Hari Ini Camat XIII Koto Kampar Kumpulkan Pihak Bersengketa di Ulu Kasok

KAMPAR, GILANGNEWS.com - Guna mencari jalan penyelesaian atas sengketa lahan di Objek Wisata Ulu Kasok di Desa Pulau Gadang, hari ini Camat XIII Koto Kampar mengumumpulkan beberapa pihak terkait dalam sengketa ini.

Hal itu dikatakan Camat XIII Koto Kampar, Amiruddin, ketika dihubungi. "Coba kita fasilitasi, tadi Kepala Dinas Pariwisata menghimbau supaya diundang pengelola Ulu Kasok dengan orang yang memasang pagar di situ.
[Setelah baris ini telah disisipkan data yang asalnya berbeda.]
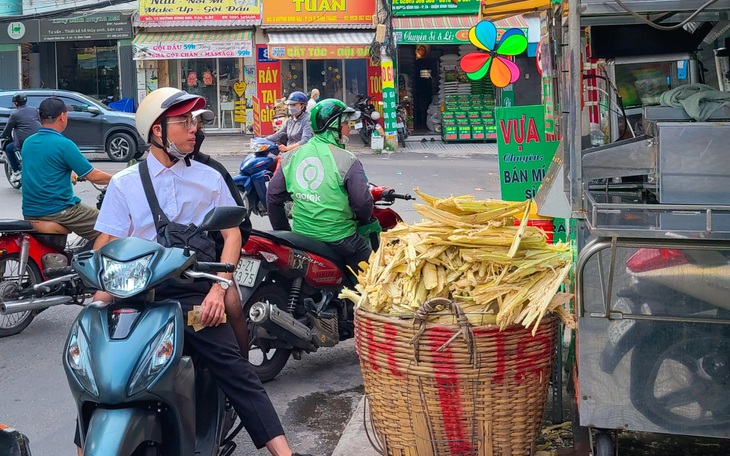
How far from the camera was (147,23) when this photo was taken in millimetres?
23359

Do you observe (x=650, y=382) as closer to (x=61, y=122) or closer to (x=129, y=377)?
(x=129, y=377)

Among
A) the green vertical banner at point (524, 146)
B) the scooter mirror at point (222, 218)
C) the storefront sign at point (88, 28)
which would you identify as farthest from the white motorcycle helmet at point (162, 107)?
the storefront sign at point (88, 28)

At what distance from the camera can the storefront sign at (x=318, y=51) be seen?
886 inches

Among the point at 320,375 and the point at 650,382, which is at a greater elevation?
the point at 650,382

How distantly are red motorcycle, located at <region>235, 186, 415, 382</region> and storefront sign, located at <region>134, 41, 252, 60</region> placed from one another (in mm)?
18417

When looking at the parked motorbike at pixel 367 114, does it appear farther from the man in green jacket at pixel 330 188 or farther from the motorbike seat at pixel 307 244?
the motorbike seat at pixel 307 244

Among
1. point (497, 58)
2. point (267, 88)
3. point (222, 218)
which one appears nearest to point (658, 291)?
point (222, 218)

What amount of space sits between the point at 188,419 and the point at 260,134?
21108 mm

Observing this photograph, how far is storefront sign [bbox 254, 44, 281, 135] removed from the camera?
23906 millimetres

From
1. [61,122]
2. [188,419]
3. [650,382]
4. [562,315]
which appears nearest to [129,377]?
[188,419]

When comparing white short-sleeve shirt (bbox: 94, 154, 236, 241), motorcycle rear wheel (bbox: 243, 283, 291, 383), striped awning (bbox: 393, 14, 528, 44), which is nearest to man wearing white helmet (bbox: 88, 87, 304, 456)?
white short-sleeve shirt (bbox: 94, 154, 236, 241)

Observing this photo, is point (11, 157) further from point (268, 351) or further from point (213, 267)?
point (213, 267)

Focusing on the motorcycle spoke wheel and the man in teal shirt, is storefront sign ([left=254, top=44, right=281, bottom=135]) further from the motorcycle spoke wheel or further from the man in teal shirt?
the motorcycle spoke wheel

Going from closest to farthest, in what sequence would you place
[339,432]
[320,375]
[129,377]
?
[129,377] < [339,432] < [320,375]
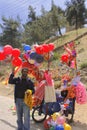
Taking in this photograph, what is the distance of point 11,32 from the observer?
48031 mm

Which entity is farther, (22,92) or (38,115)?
(38,115)

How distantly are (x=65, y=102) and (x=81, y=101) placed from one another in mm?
541

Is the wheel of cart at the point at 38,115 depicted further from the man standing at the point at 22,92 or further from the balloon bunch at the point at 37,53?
the man standing at the point at 22,92

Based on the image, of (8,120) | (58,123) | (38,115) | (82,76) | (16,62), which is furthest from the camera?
(82,76)

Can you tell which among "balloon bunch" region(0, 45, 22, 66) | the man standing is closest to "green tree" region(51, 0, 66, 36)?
"balloon bunch" region(0, 45, 22, 66)

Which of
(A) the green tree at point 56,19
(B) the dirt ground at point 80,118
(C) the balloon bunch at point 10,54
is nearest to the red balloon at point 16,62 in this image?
(C) the balloon bunch at point 10,54

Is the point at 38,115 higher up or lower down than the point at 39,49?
lower down

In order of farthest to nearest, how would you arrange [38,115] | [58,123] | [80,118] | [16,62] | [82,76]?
[82,76], [80,118], [38,115], [16,62], [58,123]

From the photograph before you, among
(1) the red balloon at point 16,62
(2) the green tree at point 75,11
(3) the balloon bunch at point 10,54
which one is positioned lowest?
(1) the red balloon at point 16,62

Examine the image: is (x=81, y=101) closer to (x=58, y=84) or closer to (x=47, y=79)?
(x=47, y=79)

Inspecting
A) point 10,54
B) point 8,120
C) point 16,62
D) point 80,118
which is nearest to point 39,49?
point 10,54

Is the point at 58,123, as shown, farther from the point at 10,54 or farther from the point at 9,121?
the point at 9,121

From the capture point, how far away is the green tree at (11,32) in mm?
47500

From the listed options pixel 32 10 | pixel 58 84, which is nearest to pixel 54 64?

Kemudian Kades Pulau Gadang, Koto Masjid dan ninik mamak," ujar Amiruddin.

Pada pertemuan itu rencananya akan didengarkan penjelasan dari beberapa pihak ini dan dia berharap ada solusi penyelesaian.

"Kita malu sebenarnya, baru mulai bertunas sudah timbul masalah. Seharusnya mereka ini berjiwa besar baik pengelola maupun yang mengaku punya lahan di sana," kata Amir.

Jika hal ini tidak selesai melalui perundingan, maka Camat Amiruddin mempersilakan para pihak ini menempuh jalur hukum. "Tapi mudah-mudahan selesailah," katanya.

Sementara itu Kepala Desa Pulau Gadang, Abdul Razak, mengatakan diantara pihak yang diundang adalah Zulkifli yang memasang pagar kawat berduri di Puncak Aku Kasok, perwakilan pengelola Badawi, ninik mamak yaitu Khalid Datuk Jangkuto dan mantan Datuk Jangkuto Jalinus yang juga ikut mengelola dan dua orang yang juga mengaku sebagai pemilik lahan yaitu Syarifuddin dan Hasan.

Seperti diberitakan sebelumnya, Puncak Ulu Kasok dipasang kawat berduri oleh Zulkifli. Ia merasa kecewa karena sebagian lahannya yang tepat di puncak Bukit Ulu Kasok di bagian barat digunakan tanpa berkoordinasi dengannya. Ia juga merasa kecewa banyak sampah berserakan di lahannya tersebut.